Computer scientist and Raj’s former student Xuedong Huang, now technical fellow and Azure AI chief technology officer, shared a demo of speech translation in action in the European Union parliament that was built on Raj’s speech recognition technology purchased from Carnegie Mellon in 1993. Huang also shared a demo of the SeeingAI app, which helps those with sight impairments to interpret the world around them. Check them out below.
In the 1990s, Raj and other technologists served on the Microsoft Technology Board. After their Seattle meetings, they would often gather for dinner and Raj, a perennial optimist, would make predictions about the future, leading to a friendly wager. These bets were made for nearly a decade with stakes ranging from dinner at the winner's choice restaurant to $1,000. In 1993, they bet that within 10 years, AI would have more impact on society than the transistor. In 1996, they bet that by 2006, a self-driving car would be broadly available that cost less than a 20% premium over other cars.
Four of the original group reunited for a Bet On the Future live “gameshow” with Raj: Gordon Bell, John Hennessy, Ed Lazowska and 2021 CHM Fellow Honoree Andy van Dam.

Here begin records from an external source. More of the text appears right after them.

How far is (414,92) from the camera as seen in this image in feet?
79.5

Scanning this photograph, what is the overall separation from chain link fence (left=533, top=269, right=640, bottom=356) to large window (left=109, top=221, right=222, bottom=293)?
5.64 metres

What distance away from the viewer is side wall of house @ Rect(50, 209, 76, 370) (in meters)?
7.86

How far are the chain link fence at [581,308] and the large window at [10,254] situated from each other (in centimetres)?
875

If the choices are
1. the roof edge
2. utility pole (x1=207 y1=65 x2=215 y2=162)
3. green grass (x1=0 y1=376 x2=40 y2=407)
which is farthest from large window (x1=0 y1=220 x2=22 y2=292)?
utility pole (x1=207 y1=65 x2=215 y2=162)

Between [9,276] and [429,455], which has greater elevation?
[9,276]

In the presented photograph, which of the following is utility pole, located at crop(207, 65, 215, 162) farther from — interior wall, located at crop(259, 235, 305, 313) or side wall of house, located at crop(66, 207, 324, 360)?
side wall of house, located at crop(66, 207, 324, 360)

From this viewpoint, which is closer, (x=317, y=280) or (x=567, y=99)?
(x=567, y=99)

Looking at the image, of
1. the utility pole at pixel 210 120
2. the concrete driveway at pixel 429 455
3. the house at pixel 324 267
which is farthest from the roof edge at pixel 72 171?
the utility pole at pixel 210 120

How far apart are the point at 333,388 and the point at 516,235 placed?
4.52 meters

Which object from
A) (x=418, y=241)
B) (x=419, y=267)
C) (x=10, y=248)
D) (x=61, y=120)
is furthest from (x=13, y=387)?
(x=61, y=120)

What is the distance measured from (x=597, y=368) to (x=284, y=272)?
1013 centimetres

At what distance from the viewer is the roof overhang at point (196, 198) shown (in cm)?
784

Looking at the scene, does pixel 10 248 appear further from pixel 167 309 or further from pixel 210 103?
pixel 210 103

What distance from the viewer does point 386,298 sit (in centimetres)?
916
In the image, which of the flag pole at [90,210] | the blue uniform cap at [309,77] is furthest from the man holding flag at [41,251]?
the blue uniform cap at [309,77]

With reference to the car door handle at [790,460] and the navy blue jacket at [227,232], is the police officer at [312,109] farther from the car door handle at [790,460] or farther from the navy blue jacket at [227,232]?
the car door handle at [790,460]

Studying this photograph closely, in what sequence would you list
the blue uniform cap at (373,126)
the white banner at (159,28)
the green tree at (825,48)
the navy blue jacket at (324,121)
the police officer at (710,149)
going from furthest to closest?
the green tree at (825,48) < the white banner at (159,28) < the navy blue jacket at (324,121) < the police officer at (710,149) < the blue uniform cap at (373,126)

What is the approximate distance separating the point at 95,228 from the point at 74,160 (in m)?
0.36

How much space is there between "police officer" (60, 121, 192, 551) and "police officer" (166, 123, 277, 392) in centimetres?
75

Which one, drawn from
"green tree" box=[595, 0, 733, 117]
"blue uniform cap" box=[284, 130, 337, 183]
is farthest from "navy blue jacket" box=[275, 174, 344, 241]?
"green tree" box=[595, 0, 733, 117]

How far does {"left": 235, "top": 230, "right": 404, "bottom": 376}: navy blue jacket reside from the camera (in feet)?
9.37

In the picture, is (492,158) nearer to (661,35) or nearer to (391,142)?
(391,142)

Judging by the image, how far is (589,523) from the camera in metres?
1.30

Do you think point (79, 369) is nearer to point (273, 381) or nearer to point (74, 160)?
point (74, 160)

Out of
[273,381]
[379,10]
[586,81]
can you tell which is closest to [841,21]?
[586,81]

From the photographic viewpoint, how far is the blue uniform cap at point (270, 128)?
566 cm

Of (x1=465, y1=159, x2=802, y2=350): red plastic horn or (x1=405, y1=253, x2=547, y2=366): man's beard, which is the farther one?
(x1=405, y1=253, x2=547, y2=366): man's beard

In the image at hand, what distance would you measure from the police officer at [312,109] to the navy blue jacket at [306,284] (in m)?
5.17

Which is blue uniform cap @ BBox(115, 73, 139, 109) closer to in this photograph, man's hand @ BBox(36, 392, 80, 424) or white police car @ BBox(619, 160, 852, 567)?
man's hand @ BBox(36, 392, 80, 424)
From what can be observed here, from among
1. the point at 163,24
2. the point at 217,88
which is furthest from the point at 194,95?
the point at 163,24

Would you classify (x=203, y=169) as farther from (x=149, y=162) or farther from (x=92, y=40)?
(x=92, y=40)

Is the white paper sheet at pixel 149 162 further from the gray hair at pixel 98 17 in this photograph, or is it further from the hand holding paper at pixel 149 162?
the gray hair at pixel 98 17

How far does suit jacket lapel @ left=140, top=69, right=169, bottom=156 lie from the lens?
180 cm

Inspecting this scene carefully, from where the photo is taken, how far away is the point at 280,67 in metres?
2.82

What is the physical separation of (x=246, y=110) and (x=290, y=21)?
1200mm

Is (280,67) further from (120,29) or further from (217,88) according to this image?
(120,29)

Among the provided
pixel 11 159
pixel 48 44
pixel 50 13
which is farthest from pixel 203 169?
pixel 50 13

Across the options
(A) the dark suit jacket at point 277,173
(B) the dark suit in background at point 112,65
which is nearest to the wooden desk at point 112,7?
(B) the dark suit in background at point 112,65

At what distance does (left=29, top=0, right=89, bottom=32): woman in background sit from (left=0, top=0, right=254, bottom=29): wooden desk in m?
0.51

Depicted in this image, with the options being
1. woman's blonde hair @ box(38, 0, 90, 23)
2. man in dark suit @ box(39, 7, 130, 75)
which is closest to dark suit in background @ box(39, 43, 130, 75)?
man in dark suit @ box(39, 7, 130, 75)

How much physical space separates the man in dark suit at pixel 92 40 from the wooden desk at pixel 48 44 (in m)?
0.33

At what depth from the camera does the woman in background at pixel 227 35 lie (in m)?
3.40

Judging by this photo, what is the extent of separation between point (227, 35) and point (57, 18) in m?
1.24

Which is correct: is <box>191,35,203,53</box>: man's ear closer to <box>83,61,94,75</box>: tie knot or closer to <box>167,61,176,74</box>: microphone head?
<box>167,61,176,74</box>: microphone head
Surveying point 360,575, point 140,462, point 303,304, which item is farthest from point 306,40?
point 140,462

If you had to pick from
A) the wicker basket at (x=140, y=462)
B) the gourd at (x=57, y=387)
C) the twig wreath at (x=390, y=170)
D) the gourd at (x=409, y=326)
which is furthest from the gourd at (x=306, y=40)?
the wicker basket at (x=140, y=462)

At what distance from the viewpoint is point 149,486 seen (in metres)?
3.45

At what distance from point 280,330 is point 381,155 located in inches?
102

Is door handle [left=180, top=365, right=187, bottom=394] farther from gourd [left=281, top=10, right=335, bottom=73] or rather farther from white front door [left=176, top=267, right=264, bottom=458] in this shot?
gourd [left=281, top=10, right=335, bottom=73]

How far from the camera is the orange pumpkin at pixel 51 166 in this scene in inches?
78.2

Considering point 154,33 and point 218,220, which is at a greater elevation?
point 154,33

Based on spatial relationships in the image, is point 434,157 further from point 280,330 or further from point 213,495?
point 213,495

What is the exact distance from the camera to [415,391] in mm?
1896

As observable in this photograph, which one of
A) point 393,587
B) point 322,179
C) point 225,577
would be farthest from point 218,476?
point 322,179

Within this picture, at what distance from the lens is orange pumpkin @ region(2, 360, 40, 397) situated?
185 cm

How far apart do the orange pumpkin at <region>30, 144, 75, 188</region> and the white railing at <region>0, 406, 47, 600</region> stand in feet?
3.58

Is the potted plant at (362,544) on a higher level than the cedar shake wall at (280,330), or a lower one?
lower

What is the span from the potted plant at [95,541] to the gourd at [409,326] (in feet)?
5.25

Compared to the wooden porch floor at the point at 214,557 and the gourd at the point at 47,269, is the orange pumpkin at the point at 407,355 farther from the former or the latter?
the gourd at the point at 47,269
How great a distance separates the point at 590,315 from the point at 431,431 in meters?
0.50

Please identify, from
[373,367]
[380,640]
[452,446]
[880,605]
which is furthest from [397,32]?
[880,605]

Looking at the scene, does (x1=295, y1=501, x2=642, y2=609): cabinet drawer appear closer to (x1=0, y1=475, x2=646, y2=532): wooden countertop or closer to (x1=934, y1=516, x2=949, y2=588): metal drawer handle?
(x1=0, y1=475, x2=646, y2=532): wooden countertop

Raj’s 2021 prediction for the future? In ten years a universal translator for all languages will be available for people to speak with one another in any language. The audience backed Raj up, along with John Hennessy (with a few caveats about computing power) and Ed Lazowska (with some concerns about latency), but Gordon Bell and Andy van Dam were naysayers.
The gentle teasing about Raj’s techno-optimism and clear affection shown among this group of iconic computing pioneers provided a heartwarming cameo of his life and impact.
For all footage from CHM's June 24 event, “Empowering Humanity Through Technology: A Celebration of Raj Reddy,” video extras, and related content, visit our dedicated page to 2021 CHM Fellow Raj Reddy.
About the 2021 CHM Fellow Awards
The 2021 CHM Fellow Awards marks the Museum’s first-ever virtual Fellow Awards. CHM will celebrate the 2021 Fellows in a yearlong four-part series of thought-provoking virtual events and engaging digital content that explores the story and impact of each honoree and the present and future of tech for humanity.